En Londres, el primer ministro británico Gordon Brown anunció poco después la muerte de uno de sus soldados en la operación, sin dar más detalles. El Times reportó la muerte del intérprete afgano de Farrell, Sultan Munadi, de 34 años. Brown dijo que "enviamos nuestras condolencias a la familia". Según el gobernador de Kunduz, Mohamed Omar, el periodista afgano Munadi fue muerto "por los talibanes", pero Farrell aseguró que murió durante el tiroteo sin poder precisar de qué lado venían las balas que le costaron la vida. Munadi tenía dos hijos.
"Una mujer y un niño que estaban en la misma habitación donde se hallaban los periodistas también murieron", declaró Abdul Wahid, jefe del distrito donde se realizó la operación, pero no detalló cómo. Un comandante talibán también murió durante el ataque al igual que el propietario de la casa en la que se encontraban los periodistas. Según Mohammad Sami Yowar, vocero del gobernador de Kunduz, las Fuerzas Británicas Especiales descendieron de helicópteros en la casa donde estaban los secuestrados y estalló un tiroteo.
"Estoy fuera, estoy libre" fueron las primeras palabras pronunciadas por el reportero, poco después de su liberación, indicó el New York Times. Farrell, que también se comunicó con su esposa, afirmó que él y sus captores escucharon el ruido de helicópteros antes del operativo de rescate. "Estábamos todos en una habitación, los talibanes comenzaron a correr. Era obviamente una redada. Creíamos que nos iban a matar", agregó.
Farrell, que tiene doble nacionalidad, británica e irlandesa, es el segundo periodista del New York Times secuestrado en Afganistán en menos de un año. David Rhode fue secuestrado en noviembre de 2008 cerca de Kabul junto a un periodista afgano, Tahir Ludin, y un chofer que los acompañaba. Rhode consiguió escaparse en junio de 2009, según el diario.
Con una sólida experiencia y respetado en la profesión, Farrell es responsable del blog del diario estadounidense titulado "At War", pleno de reportajes, texto y video, sobre Pakistán, Afganistán e Irak. Ex corresponsal en Oriente Medio del diario británico The Times para el que cubrió Egipto, Israel, Jordania, Líbano y los territorios palestinos, entró en julio de 2007 a la oficina en Bagdad del The New York Times.
En abril de 2004, Farrell, con un imponente físico y el cráneo rapado, fue secuestrado cerca de Bagdad y liberado en ocho horas, en condiciones rocambolescas. En el relato que hizo al Times, el periodista contó como bandidos iraquíes, bajo amenaza de lanzacohetes, lo hicieron subir al auto. Secuestrado en compañía de un periodista estadounidense, fueron llevados hasta un jefe de poblado que los acusó de ser espías.
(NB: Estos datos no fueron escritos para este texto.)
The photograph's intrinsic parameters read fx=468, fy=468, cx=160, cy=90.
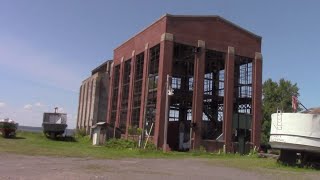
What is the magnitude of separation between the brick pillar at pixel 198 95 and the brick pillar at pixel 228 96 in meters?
3.05

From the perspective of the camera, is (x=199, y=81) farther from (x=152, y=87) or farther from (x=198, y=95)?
(x=152, y=87)

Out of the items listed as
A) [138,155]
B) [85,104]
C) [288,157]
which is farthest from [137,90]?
[288,157]

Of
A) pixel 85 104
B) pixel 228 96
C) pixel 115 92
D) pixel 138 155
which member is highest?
pixel 115 92

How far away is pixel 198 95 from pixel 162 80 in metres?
4.27

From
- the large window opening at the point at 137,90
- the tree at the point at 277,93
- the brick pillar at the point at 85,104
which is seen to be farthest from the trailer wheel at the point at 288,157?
the tree at the point at 277,93

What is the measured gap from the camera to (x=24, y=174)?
16.7 metres

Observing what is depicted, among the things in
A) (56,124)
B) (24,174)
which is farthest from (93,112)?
(24,174)

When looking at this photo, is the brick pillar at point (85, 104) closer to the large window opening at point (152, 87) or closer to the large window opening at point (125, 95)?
the large window opening at point (125, 95)

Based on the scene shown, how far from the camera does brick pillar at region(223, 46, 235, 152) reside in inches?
1865

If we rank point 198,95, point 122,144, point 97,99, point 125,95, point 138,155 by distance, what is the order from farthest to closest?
point 97,99 < point 125,95 < point 198,95 < point 122,144 < point 138,155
Cuando el jefe de la población, mostrando su cráneo rapado, lo acusó de tener un corte militar, el periodista fue salvado por una vieja foto que tenía en ese momento, "un viejo carné de natación donde mostraba su melena anterior". "Vea, no soy soldado, sólo que ahora estoy calvo", le dijo al viejo rompiendo así el hielo de la conversación. Despojado de su dinero y algunos objetos, el periodista fue llevado a Bagdad.
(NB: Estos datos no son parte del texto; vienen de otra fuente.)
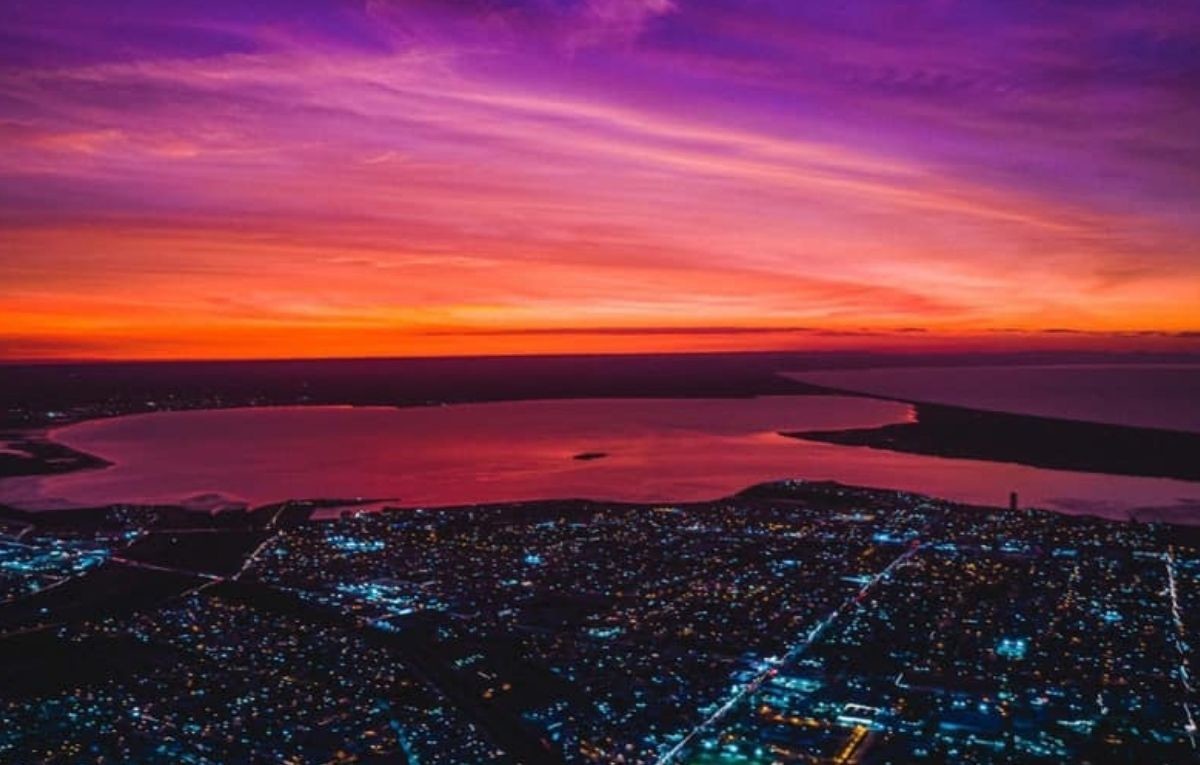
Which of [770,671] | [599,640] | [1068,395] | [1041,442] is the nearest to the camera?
[770,671]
La OTAN defiende su misión
El secretario general de la OTAN, Anders Fogh Rasmussen, defendió la presencia de las fuerzas internacionales en Afganistán y aunque reconoció que "los progresos no eran lo suficientemente rápidos", dijo que la salida no es "una opción imaginable". Con respecto a las víctimas civiles, Rasmussen aseguró que la puesta en marcha de la nueva estrategia permitió una "reducción del 95% de las pérdidas civiles respecto al año anterior".